Entendu en visioconférence depuis Chambéry, Guillaume Agnelet a raconté la version que sa mère lui aurait confié. « Si je ne faisais pas ça maintenant, j'aurais eu des regrets jusqu'à la fin de ma vie », explique-t-il devant la cour, selon l'AFP. « Ils [Maurice Agnelet et Agnès Le Roux] sont partis en camping tous les deux en Italie, dans la région du Monte Cassino, et se sont trouvé un coin tranquille. Ils ont passé la nuit dans la voiture et Maurice aurait, pendant son sommeil, tiré sur Agnès, a détaillé l'homme de 45 ans. Juste derrière, il aurait hurlé pour demander du secours, c'était une couverture pour savoir si quelqu'un avait entendu la détonation. Il aurait invoqué la tentative de suicide. »

Dans les années 80, Maurice Agnelet lui-même aurait confiait à son fils : « Moi, je sais où est le corps. » Des mots qui ont eu l'effet d'une bombe, lundi. « Je tombe des nues, je suis abasourdi », a déclaré à l'audience Thomas Agnelet, l'autre fils de l'accusé. Il a qualifié son frère de « schizophrène ». Guillaume Agnelet devrait être à nouveau entendu mercredi. Sa mère, elle, n'a pas pu être jointe par la cour. Elle souhaite également l'auditionner.

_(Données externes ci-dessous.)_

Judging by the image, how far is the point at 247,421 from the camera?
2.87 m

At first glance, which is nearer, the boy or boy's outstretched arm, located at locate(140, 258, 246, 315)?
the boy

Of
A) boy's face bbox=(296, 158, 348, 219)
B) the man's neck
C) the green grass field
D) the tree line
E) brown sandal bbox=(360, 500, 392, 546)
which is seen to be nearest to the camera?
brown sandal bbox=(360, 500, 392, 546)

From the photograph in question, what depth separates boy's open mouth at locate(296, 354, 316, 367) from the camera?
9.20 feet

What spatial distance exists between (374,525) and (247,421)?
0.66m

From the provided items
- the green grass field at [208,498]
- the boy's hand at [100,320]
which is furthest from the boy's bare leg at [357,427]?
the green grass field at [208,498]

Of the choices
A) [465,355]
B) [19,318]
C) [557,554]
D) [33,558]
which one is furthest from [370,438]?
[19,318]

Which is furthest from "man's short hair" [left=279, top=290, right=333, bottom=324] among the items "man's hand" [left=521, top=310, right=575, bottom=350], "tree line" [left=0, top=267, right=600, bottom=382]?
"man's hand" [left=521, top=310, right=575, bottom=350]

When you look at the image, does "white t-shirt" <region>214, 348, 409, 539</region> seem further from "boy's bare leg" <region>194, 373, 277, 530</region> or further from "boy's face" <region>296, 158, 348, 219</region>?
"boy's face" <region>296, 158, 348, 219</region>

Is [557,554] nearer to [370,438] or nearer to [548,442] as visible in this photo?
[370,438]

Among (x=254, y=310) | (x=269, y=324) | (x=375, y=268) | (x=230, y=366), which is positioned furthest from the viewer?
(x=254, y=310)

■ Un feuilleton à rebondissements

Ouvert depuis le 17 mars à Rennes, ce procès est le troisième pour l'accusé. Maurice Agnelet avait bénéficié d'un non-lieu en 1985, avant d'être acquitté en 2006. L'ancien avocat avait ensuite été condamné en appel à 20 ans de prison en 2007. En 2013, la Cour européenne des droits de l'homme avait ouvert la voie à ce nouveau procès, devant la cour d'assises d'Ille-et-Vilaine. Le verdict était attendu vendredi, mais ces révélations pourraient bousculer les choses.